DATASET EXTRACT →

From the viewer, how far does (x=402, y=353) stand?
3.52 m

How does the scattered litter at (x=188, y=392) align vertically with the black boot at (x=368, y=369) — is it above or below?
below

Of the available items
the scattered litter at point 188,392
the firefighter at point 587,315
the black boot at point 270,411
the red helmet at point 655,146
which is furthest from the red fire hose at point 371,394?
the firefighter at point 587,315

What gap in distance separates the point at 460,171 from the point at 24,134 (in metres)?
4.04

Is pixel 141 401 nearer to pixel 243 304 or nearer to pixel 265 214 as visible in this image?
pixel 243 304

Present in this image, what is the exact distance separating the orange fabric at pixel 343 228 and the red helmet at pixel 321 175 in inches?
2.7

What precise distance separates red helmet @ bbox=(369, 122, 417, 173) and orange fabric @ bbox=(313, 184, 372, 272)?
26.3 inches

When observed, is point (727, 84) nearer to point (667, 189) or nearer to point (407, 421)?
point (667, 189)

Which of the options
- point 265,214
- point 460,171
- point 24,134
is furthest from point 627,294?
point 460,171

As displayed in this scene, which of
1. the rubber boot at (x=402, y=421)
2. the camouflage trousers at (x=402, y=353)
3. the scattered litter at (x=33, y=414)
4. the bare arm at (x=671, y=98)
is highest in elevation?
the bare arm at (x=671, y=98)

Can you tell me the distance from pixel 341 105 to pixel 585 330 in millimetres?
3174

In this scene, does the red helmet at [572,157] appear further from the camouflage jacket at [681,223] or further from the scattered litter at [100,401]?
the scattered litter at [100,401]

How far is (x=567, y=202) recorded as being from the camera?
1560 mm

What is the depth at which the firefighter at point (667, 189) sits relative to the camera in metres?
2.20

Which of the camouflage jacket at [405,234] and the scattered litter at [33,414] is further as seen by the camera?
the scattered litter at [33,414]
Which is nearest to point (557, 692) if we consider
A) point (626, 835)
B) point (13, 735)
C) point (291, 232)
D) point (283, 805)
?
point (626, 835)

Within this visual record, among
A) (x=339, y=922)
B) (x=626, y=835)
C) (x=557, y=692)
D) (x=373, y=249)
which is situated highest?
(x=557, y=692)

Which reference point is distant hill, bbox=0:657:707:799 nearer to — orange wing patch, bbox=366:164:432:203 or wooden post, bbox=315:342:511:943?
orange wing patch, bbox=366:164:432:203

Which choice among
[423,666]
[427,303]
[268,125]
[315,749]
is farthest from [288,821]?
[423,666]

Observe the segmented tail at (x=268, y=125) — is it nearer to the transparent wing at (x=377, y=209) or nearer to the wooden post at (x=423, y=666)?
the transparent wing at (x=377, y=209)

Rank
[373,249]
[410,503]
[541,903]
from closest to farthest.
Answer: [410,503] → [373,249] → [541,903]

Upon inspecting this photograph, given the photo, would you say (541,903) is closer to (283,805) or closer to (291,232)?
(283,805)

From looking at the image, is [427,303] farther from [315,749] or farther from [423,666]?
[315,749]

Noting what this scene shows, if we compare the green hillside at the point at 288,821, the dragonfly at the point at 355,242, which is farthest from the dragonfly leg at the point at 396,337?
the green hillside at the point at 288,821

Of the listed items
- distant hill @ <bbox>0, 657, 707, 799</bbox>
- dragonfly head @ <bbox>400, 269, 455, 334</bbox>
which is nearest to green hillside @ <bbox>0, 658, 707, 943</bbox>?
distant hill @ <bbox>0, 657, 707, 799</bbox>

AIM →
Repeat each entry word for word.

RESPONSE TO THIS TASK →
From the viewer, how far does (x=402, y=353) stand?
3.52 m

How does the scattered litter at (x=188, y=392) align vertically with the black boot at (x=368, y=369) — is it above or below?
below

Of the available items
the scattered litter at point 188,392
the firefighter at point 587,315
the black boot at point 270,411
the red helmet at point 655,146
which is furthest from the red fire hose at point 371,394?
the firefighter at point 587,315

What gap in distance separates the point at 460,171 from the point at 24,134 (in metres)?
4.04

Is pixel 141 401 nearer to pixel 243 304 or nearer to pixel 265 214 as visible in this image?
pixel 243 304

Present in this image, what is the exact distance separating the orange fabric at pixel 343 228 and the red helmet at pixel 321 175 in inches?
2.7

What precise distance separates red helmet @ bbox=(369, 122, 417, 173) and orange fabric @ bbox=(313, 184, 372, 272)?
26.3 inches

When observed, is point (727, 84) nearer to point (667, 189) or nearer to point (407, 421)?
point (667, 189)

Which of the options
- point 265,214
- point 460,171
- point 24,134
is furthest from point 627,294?
point 460,171

As displayed in this scene, which of
1. the rubber boot at (x=402, y=421)
2. the camouflage trousers at (x=402, y=353)
3. the scattered litter at (x=33, y=414)
4. the bare arm at (x=671, y=98)
is highest in elevation?
the bare arm at (x=671, y=98)

Can you tell me the distance from pixel 341 105 to pixel 585 330 in millimetres?
3174

In this scene, does the red helmet at [572,157] appear further from the camouflage jacket at [681,223] or further from the scattered litter at [100,401]?
the scattered litter at [100,401]

How far is (x=567, y=202) recorded as being from the camera?
1560 mm

What is the depth at which the firefighter at point (667, 189) sits relative to the camera in metres?
2.20

Which of the camouflage jacket at [405,234] and the scattered litter at [33,414] is further as seen by the camera?
the scattered litter at [33,414]
Which is nearest to point (557, 692) if we consider
A) point (626, 835)
B) point (13, 735)
C) point (291, 232)
D) point (283, 805)
?
point (626, 835)

Within this visual record, among
A) (x=339, y=922)
B) (x=626, y=835)
C) (x=557, y=692)
D) (x=373, y=249)
which is situated highest?
(x=557, y=692)

Which reference point is distant hill, bbox=0:657:707:799 nearer to — orange wing patch, bbox=366:164:432:203 or wooden post, bbox=315:342:511:943?
orange wing patch, bbox=366:164:432:203

Which choice among
[423,666]
[427,303]
[268,125]
[315,749]
is farthest from [288,821]?
[423,666]

Observe the segmented tail at (x=268, y=125) — is it nearer to the transparent wing at (x=377, y=209) or nearer to the wooden post at (x=423, y=666)?
the transparent wing at (x=377, y=209)

Rank
[373,249]
[410,503]
[541,903]
from closest to farthest.
Answer: [410,503] → [373,249] → [541,903]

Upon inspecting this photograph, given the photo, would you say (541,903) is closer to (283,805) or closer to (291,232)?
(283,805)

From looking at the image, is [427,303] farther from [315,749] or farther from [423,666]?
[315,749]

Noting what this scene shows, if we compare the green hillside at the point at 288,821, the dragonfly at the point at 355,242, which is farthest from the dragonfly leg at the point at 396,337?
the green hillside at the point at 288,821

Of the listed items
- distant hill @ <bbox>0, 657, 707, 799</bbox>
- dragonfly head @ <bbox>400, 269, 455, 334</bbox>
which is nearest to green hillside @ <bbox>0, 658, 707, 943</bbox>?
distant hill @ <bbox>0, 657, 707, 799</bbox>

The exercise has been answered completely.